Sustainable Processing of Ultralow-Cost Petroleum Cokes Into Ultrastable Self-Doped Fe3C@CNT Catalysts for High-Efficiency HER

Abstract

Petroleum cokes are largely used as low-cost anodes in aluminum industries and general fuels in cement industries, where large amounts of CO₂ are generated. To reduce CO₂ release, it is challenging to develop green strategies for processing abundant petroleum cokes into high-value products, because there are abundant hetero-atoms in petroleum cokes.

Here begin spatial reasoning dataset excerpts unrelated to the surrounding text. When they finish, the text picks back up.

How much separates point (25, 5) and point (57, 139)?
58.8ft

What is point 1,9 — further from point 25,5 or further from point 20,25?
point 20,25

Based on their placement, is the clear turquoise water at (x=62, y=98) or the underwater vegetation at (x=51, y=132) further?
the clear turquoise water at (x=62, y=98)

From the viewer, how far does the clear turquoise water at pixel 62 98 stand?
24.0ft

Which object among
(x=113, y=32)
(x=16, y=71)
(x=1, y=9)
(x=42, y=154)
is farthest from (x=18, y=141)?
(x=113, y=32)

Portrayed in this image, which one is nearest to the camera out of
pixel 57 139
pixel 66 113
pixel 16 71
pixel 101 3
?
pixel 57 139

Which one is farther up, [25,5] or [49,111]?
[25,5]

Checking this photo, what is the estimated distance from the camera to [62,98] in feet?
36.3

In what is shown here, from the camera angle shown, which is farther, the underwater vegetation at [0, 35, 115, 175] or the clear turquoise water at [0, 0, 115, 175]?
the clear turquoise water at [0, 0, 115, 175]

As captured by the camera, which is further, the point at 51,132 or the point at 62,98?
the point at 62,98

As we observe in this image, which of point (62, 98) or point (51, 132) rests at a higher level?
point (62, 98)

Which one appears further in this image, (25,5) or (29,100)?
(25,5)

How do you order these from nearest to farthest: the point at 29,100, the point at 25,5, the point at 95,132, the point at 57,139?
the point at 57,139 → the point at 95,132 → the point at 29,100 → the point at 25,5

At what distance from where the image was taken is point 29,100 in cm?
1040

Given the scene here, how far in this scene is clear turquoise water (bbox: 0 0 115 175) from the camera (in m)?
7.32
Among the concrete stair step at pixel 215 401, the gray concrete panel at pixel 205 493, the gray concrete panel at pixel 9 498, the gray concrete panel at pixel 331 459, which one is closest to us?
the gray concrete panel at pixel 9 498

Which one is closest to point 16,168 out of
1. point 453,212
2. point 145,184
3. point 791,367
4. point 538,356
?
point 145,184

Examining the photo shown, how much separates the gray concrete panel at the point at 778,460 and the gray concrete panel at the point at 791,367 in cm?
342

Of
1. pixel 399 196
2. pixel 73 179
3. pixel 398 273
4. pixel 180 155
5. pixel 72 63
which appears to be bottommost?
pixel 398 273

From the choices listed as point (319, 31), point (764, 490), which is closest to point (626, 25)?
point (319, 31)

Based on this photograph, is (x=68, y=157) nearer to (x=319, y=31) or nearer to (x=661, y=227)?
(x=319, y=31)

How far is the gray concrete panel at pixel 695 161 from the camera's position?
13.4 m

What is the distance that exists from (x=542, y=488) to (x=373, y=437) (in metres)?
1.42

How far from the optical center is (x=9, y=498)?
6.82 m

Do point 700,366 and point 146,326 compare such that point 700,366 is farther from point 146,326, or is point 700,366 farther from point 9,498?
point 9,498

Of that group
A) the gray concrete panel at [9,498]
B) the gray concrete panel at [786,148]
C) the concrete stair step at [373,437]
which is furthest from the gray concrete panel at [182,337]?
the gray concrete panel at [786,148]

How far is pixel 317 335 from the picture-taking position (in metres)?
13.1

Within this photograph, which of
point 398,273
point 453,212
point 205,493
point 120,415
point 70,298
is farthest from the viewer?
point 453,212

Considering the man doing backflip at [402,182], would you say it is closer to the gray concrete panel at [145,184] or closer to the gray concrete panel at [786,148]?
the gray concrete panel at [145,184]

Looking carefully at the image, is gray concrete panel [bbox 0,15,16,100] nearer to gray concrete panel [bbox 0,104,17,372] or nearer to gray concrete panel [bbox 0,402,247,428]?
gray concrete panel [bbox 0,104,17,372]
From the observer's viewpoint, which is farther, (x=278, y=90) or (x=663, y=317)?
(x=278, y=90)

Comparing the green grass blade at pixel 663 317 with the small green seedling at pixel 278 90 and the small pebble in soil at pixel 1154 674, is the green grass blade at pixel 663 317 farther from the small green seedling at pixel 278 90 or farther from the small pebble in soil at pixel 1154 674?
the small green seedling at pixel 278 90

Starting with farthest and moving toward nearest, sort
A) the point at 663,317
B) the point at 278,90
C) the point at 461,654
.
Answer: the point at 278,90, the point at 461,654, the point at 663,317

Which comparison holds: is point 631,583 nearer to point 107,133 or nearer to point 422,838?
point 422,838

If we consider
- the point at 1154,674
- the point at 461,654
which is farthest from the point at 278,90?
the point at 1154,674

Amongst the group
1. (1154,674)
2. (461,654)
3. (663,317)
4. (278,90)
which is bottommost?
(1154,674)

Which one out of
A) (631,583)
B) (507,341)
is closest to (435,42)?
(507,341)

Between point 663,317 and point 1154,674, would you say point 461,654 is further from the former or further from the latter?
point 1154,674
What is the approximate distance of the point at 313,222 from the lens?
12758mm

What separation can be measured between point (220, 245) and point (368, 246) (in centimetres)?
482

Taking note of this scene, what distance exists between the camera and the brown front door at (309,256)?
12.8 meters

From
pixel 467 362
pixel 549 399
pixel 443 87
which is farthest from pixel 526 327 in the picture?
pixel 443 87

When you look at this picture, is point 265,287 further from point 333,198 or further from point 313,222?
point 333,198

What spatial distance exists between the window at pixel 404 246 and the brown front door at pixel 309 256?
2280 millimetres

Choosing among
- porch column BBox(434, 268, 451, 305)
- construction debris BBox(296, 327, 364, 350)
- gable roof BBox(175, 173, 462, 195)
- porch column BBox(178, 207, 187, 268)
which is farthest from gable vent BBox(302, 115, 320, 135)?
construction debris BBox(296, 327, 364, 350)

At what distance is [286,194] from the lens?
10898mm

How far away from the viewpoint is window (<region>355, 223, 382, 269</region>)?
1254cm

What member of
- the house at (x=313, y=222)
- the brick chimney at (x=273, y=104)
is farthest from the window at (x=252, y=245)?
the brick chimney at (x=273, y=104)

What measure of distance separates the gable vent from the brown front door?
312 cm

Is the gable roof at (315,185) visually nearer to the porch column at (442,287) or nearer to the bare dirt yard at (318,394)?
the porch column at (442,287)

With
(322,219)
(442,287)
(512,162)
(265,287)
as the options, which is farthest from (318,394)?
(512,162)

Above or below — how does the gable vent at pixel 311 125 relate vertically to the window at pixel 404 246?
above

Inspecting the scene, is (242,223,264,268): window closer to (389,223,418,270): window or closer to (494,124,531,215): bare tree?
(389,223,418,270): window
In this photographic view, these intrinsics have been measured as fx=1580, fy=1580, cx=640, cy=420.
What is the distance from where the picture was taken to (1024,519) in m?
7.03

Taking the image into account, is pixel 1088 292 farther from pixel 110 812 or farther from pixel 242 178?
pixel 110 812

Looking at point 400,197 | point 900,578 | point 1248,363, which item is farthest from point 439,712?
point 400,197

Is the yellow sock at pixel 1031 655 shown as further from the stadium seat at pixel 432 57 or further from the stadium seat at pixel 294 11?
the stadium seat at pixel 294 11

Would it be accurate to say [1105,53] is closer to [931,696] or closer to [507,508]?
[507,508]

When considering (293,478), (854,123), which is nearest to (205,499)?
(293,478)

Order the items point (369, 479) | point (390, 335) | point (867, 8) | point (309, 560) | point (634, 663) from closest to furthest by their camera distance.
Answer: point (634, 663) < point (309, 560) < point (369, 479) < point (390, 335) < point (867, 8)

To overcome such issues, a sustainable electrochemical approach is proposed to convert ultralow-cost high sulfur petroleum coke and iron powders into high-efficiency catalysts for hydrogen evolution reaction (HER). During molten-salt electrolysis, raw petroleum cokes are converted into CNTs via heteroatom removal and the catalytic effect of Fe, forming Fe₃C nanoparticles on the sulfur and nitrogen co-dopped carbon nanotubes (Fe₃C@S, N-CNTs). The electrochemical reaction analysis using the continuum model suggested that the rate-determining step referred to the slow transport of mobile ions inside the porous cathode. Because the self-doped S and N atoms massively alleviated the energy barrier for H^* absorption and H₂ desorption (i.e., promoting HER kinetics), the as-prepared Fe₃C@S, N-CNTs exhibited low overpotentials at 10 mA cm⁻² in acidic (96 mV) and alkaline (106 mV) solutions with ultralong-term duration (200 h). This study offers a sustainable approach to convert ultralow-cost petroleum cokes into ultrastable catalysts for high-efficiency HER.